– Я могу попытаться устроить, чтобы он не поил тебя вином.
– Нет-нет, – забеспокоилась Гелиэр. – Аяна, а как...
– Нет, – отрезала Аяна. – Успокойся. Я не буду больше ничего рассказывать тебе, потому что у тебя в голове и так слишком много мыслей.
– У нас заканчивается каприфоль, – сказала Саорин, заглядывая в дверь. – Хватит ещё стакана на два.
– Уителл не заказывал больше?
– Илойте выбрал все запасы в ближайших лавках, – хихикнула Саорин. – Аяна, может, сама наберёшь?

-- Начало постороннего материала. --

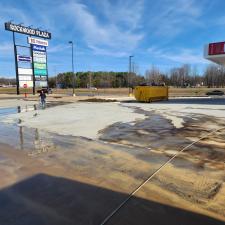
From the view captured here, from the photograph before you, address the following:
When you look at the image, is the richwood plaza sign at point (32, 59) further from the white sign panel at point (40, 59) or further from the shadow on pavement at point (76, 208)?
the shadow on pavement at point (76, 208)

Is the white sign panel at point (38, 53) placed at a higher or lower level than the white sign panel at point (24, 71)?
higher

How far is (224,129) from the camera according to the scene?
12031mm

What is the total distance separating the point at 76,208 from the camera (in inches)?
173

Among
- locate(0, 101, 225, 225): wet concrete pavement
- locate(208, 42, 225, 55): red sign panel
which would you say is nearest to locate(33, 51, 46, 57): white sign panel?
locate(208, 42, 225, 55): red sign panel

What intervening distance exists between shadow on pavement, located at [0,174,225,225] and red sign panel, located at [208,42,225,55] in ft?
92.1

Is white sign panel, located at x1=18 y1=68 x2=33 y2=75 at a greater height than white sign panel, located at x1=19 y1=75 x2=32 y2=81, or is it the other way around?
white sign panel, located at x1=18 y1=68 x2=33 y2=75

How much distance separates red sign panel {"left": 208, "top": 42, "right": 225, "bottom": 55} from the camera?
94.2 feet

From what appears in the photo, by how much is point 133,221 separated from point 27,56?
5220 cm

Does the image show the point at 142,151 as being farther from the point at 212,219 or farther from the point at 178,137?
the point at 212,219

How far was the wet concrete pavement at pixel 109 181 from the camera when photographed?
4.17 meters

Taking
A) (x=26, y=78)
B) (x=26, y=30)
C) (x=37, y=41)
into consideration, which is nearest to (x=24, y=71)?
(x=26, y=78)

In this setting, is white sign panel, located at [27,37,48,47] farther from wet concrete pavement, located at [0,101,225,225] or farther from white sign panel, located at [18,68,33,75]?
wet concrete pavement, located at [0,101,225,225]

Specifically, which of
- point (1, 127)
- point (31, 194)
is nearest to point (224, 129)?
point (31, 194)

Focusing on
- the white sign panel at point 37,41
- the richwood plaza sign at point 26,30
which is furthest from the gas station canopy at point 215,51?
the richwood plaza sign at point 26,30
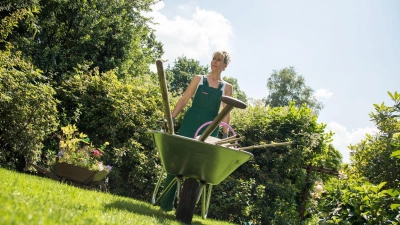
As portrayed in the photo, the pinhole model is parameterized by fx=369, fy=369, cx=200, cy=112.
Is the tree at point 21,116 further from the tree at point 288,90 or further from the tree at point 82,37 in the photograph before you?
the tree at point 288,90

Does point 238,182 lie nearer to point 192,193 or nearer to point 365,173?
point 365,173

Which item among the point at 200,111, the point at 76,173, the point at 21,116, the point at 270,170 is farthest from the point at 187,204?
the point at 270,170

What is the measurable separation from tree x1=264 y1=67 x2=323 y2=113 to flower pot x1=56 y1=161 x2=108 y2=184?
28984mm

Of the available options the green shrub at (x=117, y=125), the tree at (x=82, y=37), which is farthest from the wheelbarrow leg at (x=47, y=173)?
the tree at (x=82, y=37)

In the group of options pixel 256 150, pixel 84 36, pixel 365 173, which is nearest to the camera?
pixel 365 173

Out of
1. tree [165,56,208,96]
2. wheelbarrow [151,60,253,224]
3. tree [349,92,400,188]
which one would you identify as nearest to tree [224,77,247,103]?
tree [165,56,208,96]

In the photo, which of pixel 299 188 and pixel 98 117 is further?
pixel 299 188

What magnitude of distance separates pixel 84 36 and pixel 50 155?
4979 mm

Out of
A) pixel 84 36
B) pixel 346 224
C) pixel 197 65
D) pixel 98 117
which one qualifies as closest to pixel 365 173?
pixel 346 224

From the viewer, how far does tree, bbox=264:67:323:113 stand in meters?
32.5

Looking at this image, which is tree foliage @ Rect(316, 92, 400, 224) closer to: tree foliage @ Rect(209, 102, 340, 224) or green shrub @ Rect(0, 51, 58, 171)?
tree foliage @ Rect(209, 102, 340, 224)

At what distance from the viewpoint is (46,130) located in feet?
15.8

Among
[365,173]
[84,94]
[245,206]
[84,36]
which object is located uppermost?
[84,36]

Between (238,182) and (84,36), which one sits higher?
(84,36)
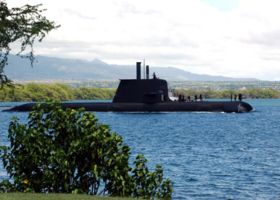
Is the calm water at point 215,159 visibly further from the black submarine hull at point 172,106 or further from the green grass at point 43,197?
the black submarine hull at point 172,106

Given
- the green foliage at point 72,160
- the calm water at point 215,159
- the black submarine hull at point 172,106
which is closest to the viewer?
the green foliage at point 72,160

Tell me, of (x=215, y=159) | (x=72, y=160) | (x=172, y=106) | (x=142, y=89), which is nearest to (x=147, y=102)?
(x=142, y=89)

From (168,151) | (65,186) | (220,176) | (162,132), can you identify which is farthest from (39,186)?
(162,132)

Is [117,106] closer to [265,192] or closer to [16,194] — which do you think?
[265,192]

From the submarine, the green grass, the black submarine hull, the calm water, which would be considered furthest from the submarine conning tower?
the green grass

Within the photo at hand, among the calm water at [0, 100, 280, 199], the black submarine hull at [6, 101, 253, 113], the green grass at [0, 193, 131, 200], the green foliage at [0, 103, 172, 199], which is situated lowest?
the calm water at [0, 100, 280, 199]

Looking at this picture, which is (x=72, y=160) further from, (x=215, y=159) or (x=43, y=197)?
(x=215, y=159)

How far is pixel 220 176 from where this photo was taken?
122 feet

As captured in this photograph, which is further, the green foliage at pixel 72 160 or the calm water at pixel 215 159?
the calm water at pixel 215 159

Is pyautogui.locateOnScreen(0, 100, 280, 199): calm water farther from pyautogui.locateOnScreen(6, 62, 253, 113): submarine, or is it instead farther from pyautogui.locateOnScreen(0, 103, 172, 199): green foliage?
pyautogui.locateOnScreen(6, 62, 253, 113): submarine

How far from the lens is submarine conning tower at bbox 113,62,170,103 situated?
110 meters

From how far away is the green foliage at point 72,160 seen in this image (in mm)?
19984

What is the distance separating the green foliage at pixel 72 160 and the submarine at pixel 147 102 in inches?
3353

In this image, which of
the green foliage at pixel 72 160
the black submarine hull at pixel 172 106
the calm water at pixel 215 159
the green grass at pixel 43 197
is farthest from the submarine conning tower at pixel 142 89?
the green grass at pixel 43 197
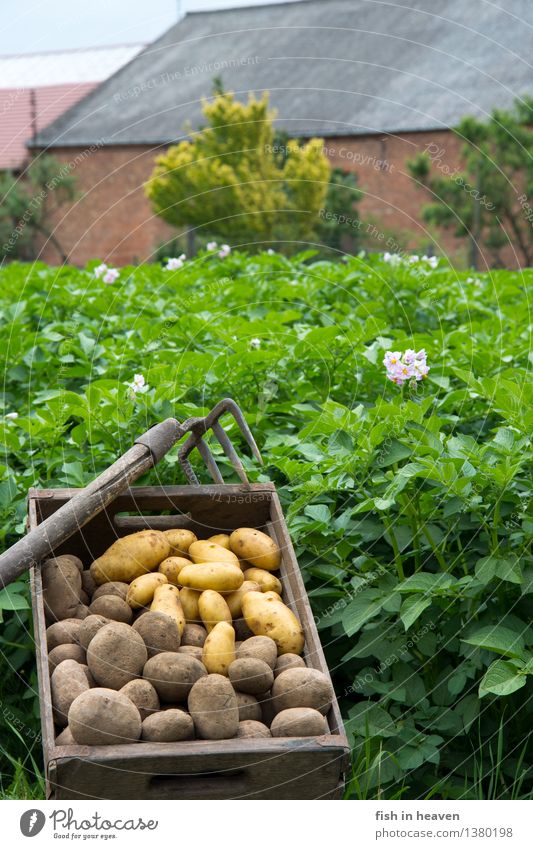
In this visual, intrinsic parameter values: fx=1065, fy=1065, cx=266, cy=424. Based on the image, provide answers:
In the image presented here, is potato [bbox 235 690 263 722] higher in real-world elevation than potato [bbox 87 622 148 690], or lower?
lower

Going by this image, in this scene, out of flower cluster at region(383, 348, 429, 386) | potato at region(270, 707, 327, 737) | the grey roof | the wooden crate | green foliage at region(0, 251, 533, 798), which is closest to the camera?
the wooden crate

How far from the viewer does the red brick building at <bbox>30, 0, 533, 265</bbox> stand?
29.1 metres

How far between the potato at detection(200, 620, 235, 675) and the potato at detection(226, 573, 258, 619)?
0.47 feet

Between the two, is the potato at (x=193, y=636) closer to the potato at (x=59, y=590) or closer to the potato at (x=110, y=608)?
the potato at (x=110, y=608)

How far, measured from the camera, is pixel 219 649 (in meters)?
2.12

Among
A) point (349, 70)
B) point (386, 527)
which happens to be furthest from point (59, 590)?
point (349, 70)

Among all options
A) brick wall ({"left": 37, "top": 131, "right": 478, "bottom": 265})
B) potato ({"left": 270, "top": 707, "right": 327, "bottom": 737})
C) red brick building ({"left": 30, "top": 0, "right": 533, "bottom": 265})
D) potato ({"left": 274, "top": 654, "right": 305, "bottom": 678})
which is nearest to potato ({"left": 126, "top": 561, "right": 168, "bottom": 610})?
potato ({"left": 274, "top": 654, "right": 305, "bottom": 678})

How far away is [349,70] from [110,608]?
3171 cm

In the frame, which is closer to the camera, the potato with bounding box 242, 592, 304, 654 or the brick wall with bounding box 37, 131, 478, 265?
the potato with bounding box 242, 592, 304, 654

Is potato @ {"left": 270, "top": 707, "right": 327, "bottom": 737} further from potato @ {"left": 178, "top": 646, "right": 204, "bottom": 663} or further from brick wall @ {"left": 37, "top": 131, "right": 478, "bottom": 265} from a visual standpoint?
brick wall @ {"left": 37, "top": 131, "right": 478, "bottom": 265}

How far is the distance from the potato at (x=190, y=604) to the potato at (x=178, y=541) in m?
0.16

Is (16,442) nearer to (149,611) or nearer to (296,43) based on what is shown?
(149,611)

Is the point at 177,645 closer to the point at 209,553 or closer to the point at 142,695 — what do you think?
the point at 142,695
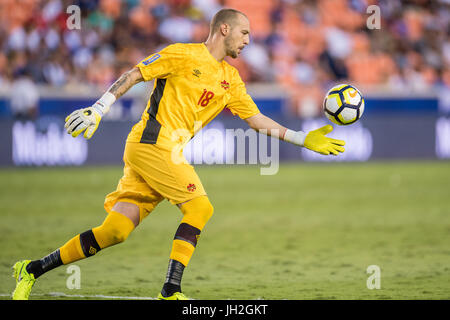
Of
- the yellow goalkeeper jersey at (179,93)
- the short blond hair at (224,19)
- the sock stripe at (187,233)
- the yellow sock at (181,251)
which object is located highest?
Answer: the short blond hair at (224,19)

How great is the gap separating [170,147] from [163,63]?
64 cm

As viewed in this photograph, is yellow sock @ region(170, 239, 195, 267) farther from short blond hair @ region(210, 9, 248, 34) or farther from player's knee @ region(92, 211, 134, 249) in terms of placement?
short blond hair @ region(210, 9, 248, 34)

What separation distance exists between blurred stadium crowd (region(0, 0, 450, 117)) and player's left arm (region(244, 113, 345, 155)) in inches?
443

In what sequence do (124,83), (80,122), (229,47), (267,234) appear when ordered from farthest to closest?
(267,234) → (229,47) → (124,83) → (80,122)

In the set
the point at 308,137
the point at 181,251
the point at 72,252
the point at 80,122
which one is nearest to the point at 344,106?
the point at 308,137

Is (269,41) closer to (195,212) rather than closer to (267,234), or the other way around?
(267,234)

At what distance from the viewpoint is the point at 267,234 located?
9.10 metres

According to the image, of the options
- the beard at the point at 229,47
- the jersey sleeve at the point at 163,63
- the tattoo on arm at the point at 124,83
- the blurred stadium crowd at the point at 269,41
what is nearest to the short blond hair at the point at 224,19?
the beard at the point at 229,47

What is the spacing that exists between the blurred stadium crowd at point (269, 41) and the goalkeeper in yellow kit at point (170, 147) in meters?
11.5

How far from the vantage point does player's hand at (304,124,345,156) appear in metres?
5.59

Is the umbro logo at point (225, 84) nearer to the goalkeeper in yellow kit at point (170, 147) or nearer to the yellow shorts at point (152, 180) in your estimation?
the goalkeeper in yellow kit at point (170, 147)

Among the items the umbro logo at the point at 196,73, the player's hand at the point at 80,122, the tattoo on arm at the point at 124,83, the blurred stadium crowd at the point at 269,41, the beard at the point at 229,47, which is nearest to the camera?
the player's hand at the point at 80,122

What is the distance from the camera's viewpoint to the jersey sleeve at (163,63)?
17.3 ft

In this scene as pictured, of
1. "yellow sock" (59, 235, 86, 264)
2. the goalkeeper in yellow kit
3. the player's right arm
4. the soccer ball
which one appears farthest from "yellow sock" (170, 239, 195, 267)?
the soccer ball
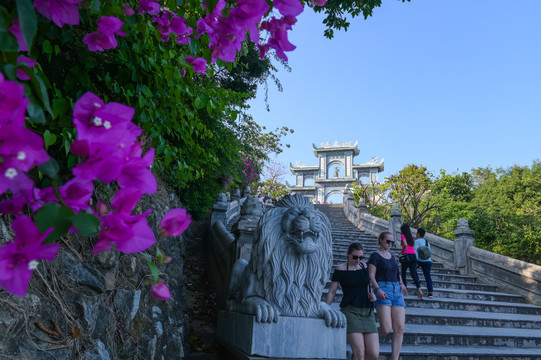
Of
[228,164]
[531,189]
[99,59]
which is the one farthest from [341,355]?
[531,189]

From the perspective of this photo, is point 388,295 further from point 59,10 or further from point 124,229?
point 59,10

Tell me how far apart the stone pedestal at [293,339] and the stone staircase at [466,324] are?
6.00ft

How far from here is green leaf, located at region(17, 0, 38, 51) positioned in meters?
0.58

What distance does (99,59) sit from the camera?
8.03ft

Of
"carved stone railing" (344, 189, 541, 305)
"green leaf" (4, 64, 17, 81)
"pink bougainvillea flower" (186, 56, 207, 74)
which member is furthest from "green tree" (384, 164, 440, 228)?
"green leaf" (4, 64, 17, 81)

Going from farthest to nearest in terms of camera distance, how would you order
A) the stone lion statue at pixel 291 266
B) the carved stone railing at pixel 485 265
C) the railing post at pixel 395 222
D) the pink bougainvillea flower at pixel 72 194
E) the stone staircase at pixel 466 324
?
the railing post at pixel 395 222
the carved stone railing at pixel 485 265
the stone staircase at pixel 466 324
the stone lion statue at pixel 291 266
the pink bougainvillea flower at pixel 72 194

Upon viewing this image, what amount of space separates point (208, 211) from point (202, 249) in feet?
5.46

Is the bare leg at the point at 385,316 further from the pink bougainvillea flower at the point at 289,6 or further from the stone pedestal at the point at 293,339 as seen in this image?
the pink bougainvillea flower at the point at 289,6

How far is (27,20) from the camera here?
0.59 m

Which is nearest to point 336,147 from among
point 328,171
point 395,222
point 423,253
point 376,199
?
point 328,171

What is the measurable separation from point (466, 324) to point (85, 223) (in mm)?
7545

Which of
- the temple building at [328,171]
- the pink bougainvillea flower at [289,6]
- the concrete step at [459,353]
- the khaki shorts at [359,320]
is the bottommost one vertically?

– Через пару недель можно будет. У вас собирают всё растение, а у нас сушат корни. Они пока не набрали силу.
– Там купальня готова, – крикнула снизу Видана. – Слышишь, Рин?
– Слышу,– отозвалась Саорин. – Луси всё принесла?
– Пора нам тебя отмыть, – сказала Аяна. Пойдём.
Купальня, прогретая, влажная, чуть не задушила запахом цветочных лепестков.
– Ох, – только и выдохнула Аяна, приседая под тяжестью этого запаха, как испуганная лошадь. – Что за...
– Тебе не нравится? – удивилась Гелиэр. – Это же цветы. Говорят, полезно для спокойствия души.
– Не все цветы одинаково полезны, – поморщилась Аяна, вспоминая нежный цветочный аромат от широких, ниспадающих красивыми складками рукавов роскошного, искусно пошитого халата господина Тави, гнилого подонка, из-за которого Конда лишних пять месяцев мучился от безумия в одиночестве. – Я не очень люблю такие сладкие запахи.
– Я тоже не очень. Мне нравится аромат каприфоли и той... полыни, из которой ты плела ошейник своему бродячему коту.
– Так может, ты у нас котик, а, Гели? Эй, стой, ты и моешься в сорочке? – вытаращила глаза Аяна. – Ты куда? Снимай!
Гелиэр оторопела.
– Но... Ты... Как... Это неприлично! – покраснела она. – Я же... увижу... всё!
Аяна с размаху хлопнула себя ладонью по лицу.
– Ты хочешь сказать, что всё это время, всю свою жизнь ты не разу не раздевалась, когда моешься?!
– Это... Аяна, а ты что, моешься... Голой?!
Они смотрели друг на друга с ужасом в глазах, потом Гелиэр опустила взгляд.
– Так нельзя. Это неприлично.
Аяна вспомнила, как бухта нежила её в тёплых волнах под серым небом, а море омывало обнажённую кожу и качало, как мамина рука в колыбели.
– Гелиэр, если бы это было неприлично, люди бы рождались одетыми. Раздевайся и бери мочалку. Чтоб не было пятна на имени его...
– А?
– Вспоминаю одну пьесу Харвилла. Мы с сёстрами мылись вместе без сорочек. Если хочешь, я намылю тебя и отмою тебе спину, и сама даже сорочку снимать не буду ради приличий, но тебе придётся раздеться. Что это за мытьё?! Чем больше я тут живу, тем меньше понимаю. Хватит. Я гватре.
Она натирала до скрипа смуглую кожу Гелиэр, ладонью перекладывая образовавшуюся пену ей на волосы, пока кирья не стала похожа на гору, за вершину которой зацепилось огромное облако.